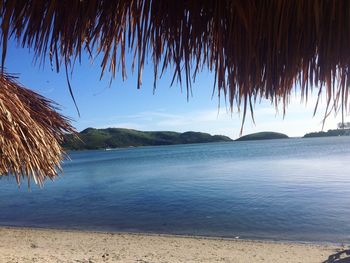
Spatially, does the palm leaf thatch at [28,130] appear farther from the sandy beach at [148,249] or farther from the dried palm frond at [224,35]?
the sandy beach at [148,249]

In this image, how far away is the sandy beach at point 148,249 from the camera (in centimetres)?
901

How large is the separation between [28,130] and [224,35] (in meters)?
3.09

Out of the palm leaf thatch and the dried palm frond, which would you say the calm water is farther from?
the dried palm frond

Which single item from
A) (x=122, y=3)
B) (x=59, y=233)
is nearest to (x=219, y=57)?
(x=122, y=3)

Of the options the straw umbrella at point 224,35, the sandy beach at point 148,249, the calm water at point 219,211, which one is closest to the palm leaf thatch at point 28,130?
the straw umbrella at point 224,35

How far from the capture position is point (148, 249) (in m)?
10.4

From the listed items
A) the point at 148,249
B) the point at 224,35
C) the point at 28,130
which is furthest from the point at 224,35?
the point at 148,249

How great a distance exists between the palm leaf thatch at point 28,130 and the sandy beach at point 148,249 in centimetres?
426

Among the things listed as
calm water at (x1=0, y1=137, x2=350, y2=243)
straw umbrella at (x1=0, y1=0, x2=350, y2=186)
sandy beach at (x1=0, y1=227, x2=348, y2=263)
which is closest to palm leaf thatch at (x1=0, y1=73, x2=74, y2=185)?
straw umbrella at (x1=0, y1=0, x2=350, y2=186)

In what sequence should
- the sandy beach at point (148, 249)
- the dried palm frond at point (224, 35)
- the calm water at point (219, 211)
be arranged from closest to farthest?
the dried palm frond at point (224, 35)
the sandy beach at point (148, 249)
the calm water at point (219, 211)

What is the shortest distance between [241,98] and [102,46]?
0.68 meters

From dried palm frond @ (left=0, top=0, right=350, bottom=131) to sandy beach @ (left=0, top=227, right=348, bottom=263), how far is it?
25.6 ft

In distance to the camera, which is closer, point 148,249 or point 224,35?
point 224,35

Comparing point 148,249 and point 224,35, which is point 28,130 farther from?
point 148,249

= = = =

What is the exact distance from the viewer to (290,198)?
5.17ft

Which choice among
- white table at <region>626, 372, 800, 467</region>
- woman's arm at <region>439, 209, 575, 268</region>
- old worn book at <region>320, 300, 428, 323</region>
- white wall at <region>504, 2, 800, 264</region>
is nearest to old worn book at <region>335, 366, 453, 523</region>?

= = = =

Formatta come tabella Markdown la parte che si apre con la riga contenente "Which choice among" e si chiude con quella contenente "is nearest to old", entrambe incluse, omettendo le righe vuote. Usa la colonna N. per il numero progressivo e la colonna Testo per la riga.

| N. | Testo |
|---|---|
| 1 | Which choice among |
| 2 | - white table at <region>626, 372, 800, 467</region> |
| 3 | - woman's arm at <region>439, 209, 575, 268</region> |
| 4 | - old worn book at <region>320, 300, 428, 323</region> |
| 5 | - white wall at <region>504, 2, 800, 264</region> |
| 6 | is nearest to old worn book at <region>335, 366, 453, 523</region>? |